Орел девятого легиона | страница 39
— Наверно, именно поэтому.
Раб запнулся, а затем с вызовом сказал:
— Вчера я испугался. Я, который был воином, испугался, я не хочу задохнуться насмерть в сети «рыбака».
— Я понял, — ответил Марк. — Но все-таки ты не попросил пощады.
Тот не отводил глаз от лица Марка, вид у него был озадаченный.
— Зачем ты меня купил?
— Мне нужен личный раб.
— Арена — необычное место для покупки раба.
— Но я и хотел необычного раба. — Марк взглянул с еле уловимой улыбкой в угрюмые серые глаза, прикованные к его лицу. — Мне не нужен такой, как Стефанос, он был рабом всю жизнь, и поэтому он только раб, и больше ничего.
Странный разговор между господином и рабом, но ни тому, ни другому не пришло это в голову.
— Я только два года раб, — спокойно сказал тот.
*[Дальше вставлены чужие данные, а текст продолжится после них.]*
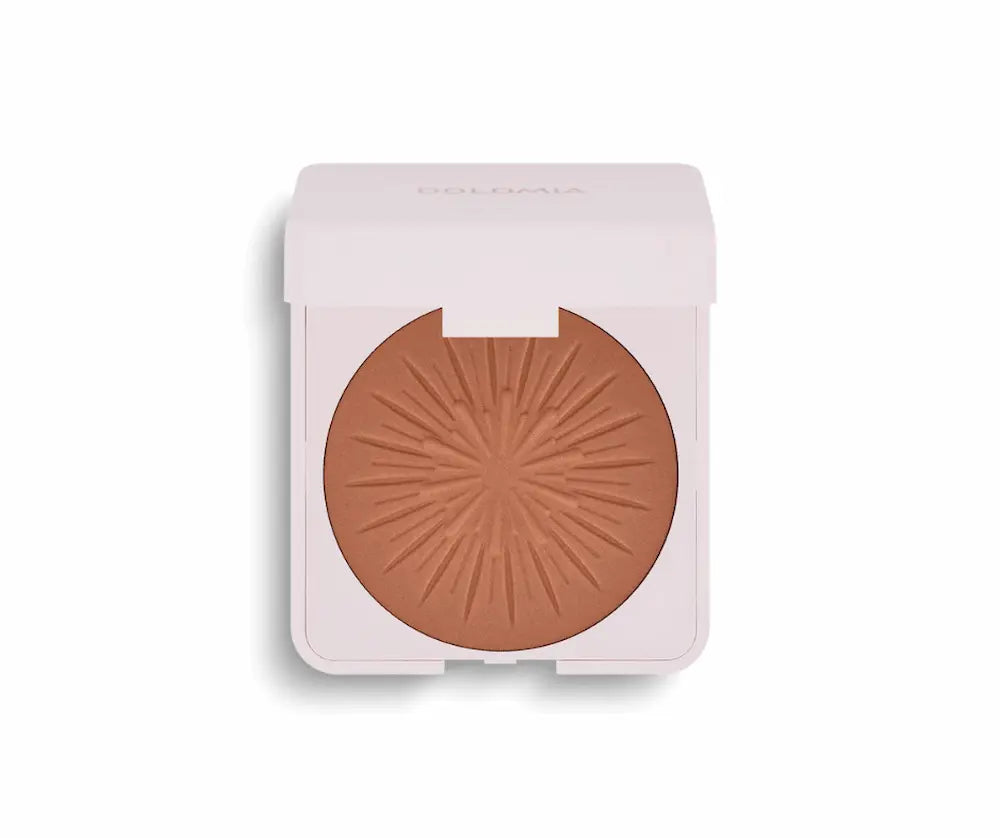Geöffnetes Bräunungspuder von Dolomia in heller rosa Dose mit braunem Puder und sonnenförmigem Relief, Vorderansicht.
— А до тех пор ты был воином. Как твое имя?
— Эска, сын Куковала, из племени бригантов, носителей синих боевых щитов.
— А я… центурион… бывший центурион вспомогательной когорты при Втором легионе, — проговорил Марк, сам не понимая, почему он это говорит, но чувствуя, что обязан так поступить. Римлянин и бритт продолжали смотреть друг на друга, и оба их утверждения, словно вызов, повисли в воздухе.
Затем Эска машинально протянул руку и дотронулся до края ложа.
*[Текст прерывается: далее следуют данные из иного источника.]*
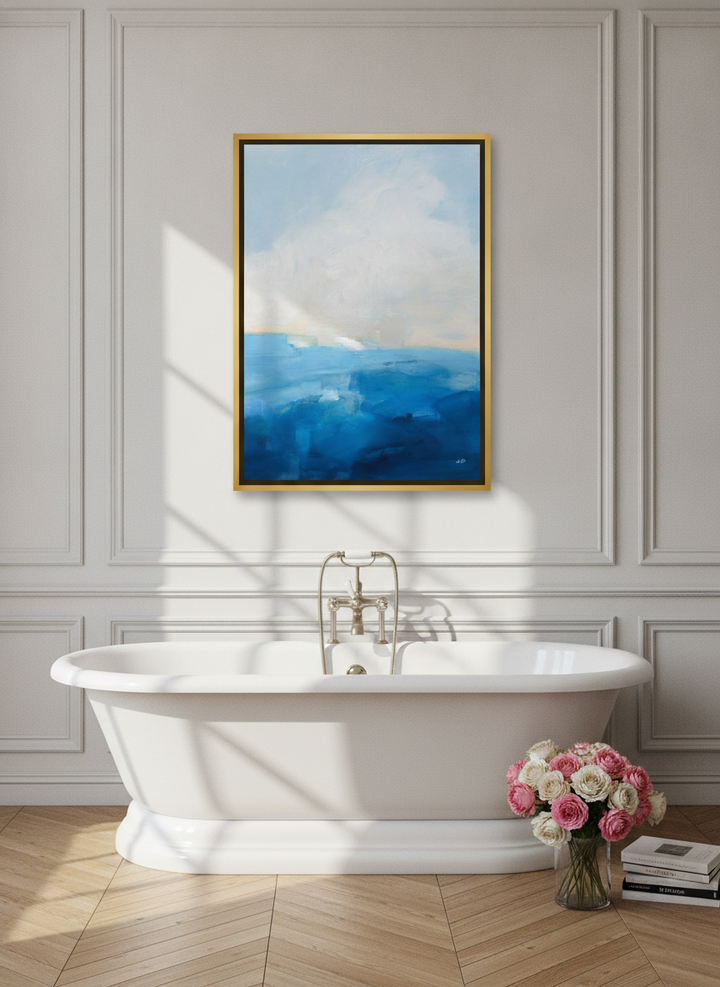 Canvas wall art with a gold leaf surround styled on the wall in a Parisian bathroom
— Я уже знаю, старик сказал мне. Я знаю также, что господин мой был ранен. Мне жаль.
— Спасибо, — ответил Марк.
Эска посмотрел вниз, на свою руку, лежащую на краю постели, и снова поднял голову.
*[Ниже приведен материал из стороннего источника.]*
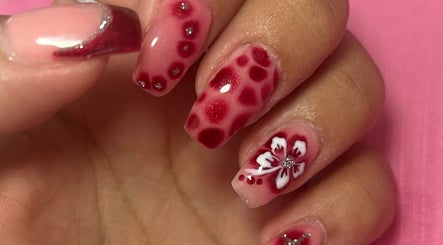 Elegant floral nail design at Beauty Lounge by Isabelle, Penygroes, Wales, GB showcasing red and white tones.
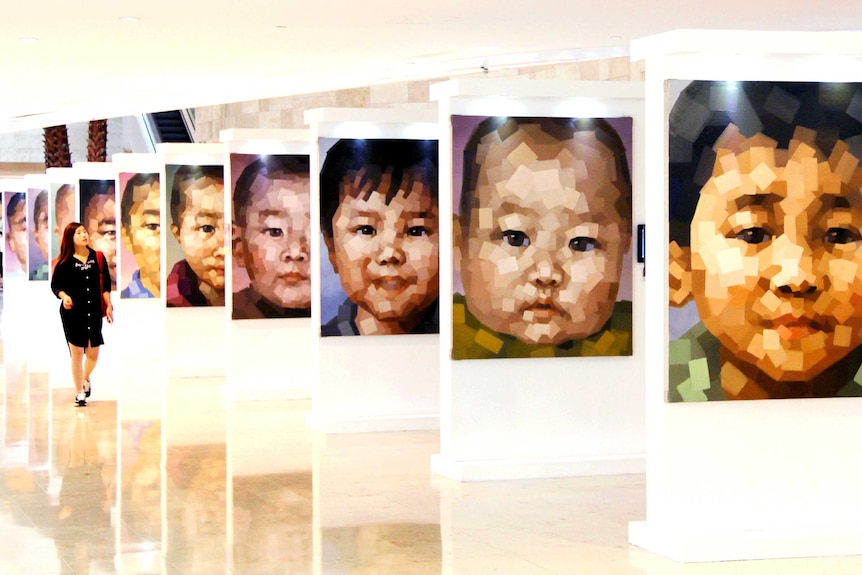 A woman walks past portraits of missing children during an exhibition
— По дороге сюда убежать было нетрудно, — проговорил он медленно. — Старый олух не удержал бы меня, если бы я захотел вырваться на свободу. Но я пошел с ним, в глубине сердца у меня жила надежда, что мы идем к тебе.
— А если бы на моем месте оказался кто-то другой?
— Тогда я бы убежал позже, скрылся в лесах, где мое обрезанное ухо не выдало бы меня. По ту сторону границы еще есть свободные племена.
Говоря это, он вытащил из-под грубой туники узкий нож, спрятанный за пазухой на голой груди; он держал нож с такой нежностью, как будто это было живое любимое существо.
— Он дал бы мне освобождение.
— А теперь? — Марк даже не удостоил взглядом узкое смертоносное лезвие.
На миг угрюмое выражение исчезло с лица Эски. Он нагнулся и разжал пальцы; нож со стуком упал на мозаичный стол, стоявший возле Марка.
— Я — пес центуриона, и готов лежать у его ног, — ответил он.
Так Эска поселился в их доме. Он носил копье, указывавшее на то, что он — личный раб и по положению выше остальных домашних рабов; стоял позади ложа Марка во время еды, наливал ему вино; смотрел за его вещами, приносил и уносил их, а ночью спал на тюфяке у порога, охраняя дверь. Он оказался очень хорошим, просто превосходным телохранителем. Марк догадывался, что в прежние дни он был чьим-то оруженосцем. Наверное, у собственного отца или у старшего брата, как полагалось в его племени. Марк никогда не расспрашивал Эску о той поре, а также о том, как он очутился на арене в Каллеве. Что-то было такое в характере его раба, что не допускало расспросов. Расспрашивать означало проявлять назойливость, все равно что войти в дом без приглашения. Быть может, когда-нибудь Эска все расскажет сам, но пока время для этого еще не пришло.